Exercise =
Beginning with the line where "What object among" appears, restate the lines word for word through the last one in the listing.

Spatial relationship records:
--- START ---

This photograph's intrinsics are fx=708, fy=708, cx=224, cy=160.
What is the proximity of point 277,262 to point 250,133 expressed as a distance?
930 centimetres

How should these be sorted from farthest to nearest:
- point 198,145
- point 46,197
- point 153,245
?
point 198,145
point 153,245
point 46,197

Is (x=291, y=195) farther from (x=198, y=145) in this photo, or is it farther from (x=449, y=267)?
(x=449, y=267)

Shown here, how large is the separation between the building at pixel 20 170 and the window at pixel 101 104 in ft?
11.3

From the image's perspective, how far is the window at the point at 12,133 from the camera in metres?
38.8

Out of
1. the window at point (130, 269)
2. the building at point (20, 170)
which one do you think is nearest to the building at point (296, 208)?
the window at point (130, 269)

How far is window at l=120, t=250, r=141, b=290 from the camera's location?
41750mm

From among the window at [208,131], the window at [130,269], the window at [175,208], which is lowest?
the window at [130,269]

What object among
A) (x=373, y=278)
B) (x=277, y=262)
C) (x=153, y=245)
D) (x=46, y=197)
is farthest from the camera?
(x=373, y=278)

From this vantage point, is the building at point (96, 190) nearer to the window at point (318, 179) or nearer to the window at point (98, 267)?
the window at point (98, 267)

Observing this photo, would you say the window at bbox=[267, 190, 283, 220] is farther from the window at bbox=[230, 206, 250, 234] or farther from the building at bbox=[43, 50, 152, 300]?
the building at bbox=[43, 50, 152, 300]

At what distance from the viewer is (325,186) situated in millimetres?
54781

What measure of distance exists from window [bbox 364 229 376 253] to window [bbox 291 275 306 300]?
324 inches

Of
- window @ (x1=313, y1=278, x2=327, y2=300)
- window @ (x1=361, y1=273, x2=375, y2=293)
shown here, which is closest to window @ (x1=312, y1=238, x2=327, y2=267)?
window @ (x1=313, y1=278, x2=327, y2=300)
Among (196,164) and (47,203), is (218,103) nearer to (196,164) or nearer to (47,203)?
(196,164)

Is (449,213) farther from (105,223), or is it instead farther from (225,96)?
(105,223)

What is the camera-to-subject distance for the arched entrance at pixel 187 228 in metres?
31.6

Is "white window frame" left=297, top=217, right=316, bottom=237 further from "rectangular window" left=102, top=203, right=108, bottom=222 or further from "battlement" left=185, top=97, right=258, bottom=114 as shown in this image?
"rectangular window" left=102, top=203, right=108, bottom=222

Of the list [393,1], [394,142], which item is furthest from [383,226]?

--- END ---

Task response =
What object among
A) (x=373, y=278)
B) (x=277, y=262)
C) (x=153, y=245)
D) (x=46, y=197)
is farthest from the camera?
(x=373, y=278)

From this vantage point, is the building at point (96, 190) nearer to the window at point (318, 179) or nearer to the window at point (98, 267)?
the window at point (98, 267)

Observing this photo, would you say the window at bbox=[267, 190, 283, 220] is farther from the window at bbox=[230, 206, 250, 234] or farther from the building at bbox=[43, 50, 152, 300]?
the building at bbox=[43, 50, 152, 300]

At what distance from the viewer is (325,186) situated in millimetres?
54781

What measure of distance exists from window [bbox 364 229 376 253] to window [bbox 291 275 306 300]?
324 inches

Of
- window @ (x1=313, y1=278, x2=327, y2=300)
- window @ (x1=361, y1=273, x2=375, y2=293)
shown here, which is closest to window @ (x1=312, y1=238, x2=327, y2=267)?
window @ (x1=313, y1=278, x2=327, y2=300)
Among (196,164) and (47,203), is (218,103) nearer to (196,164) or nearer to (47,203)?
(196,164)

Is (449,213) farther from (105,223), or is it instead farther from (225,96)?
(105,223)

What is the camera-to-subject distance for the arched entrance at pixel 187 228 in metres?
31.6

Is "white window frame" left=297, top=217, right=316, bottom=237 further from "rectangular window" left=102, top=203, right=108, bottom=222 or further from "battlement" left=185, top=97, right=258, bottom=114 as shown in this image?
"rectangular window" left=102, top=203, right=108, bottom=222

Of the list [393,1], [394,142], which item is furthest from [383,226]?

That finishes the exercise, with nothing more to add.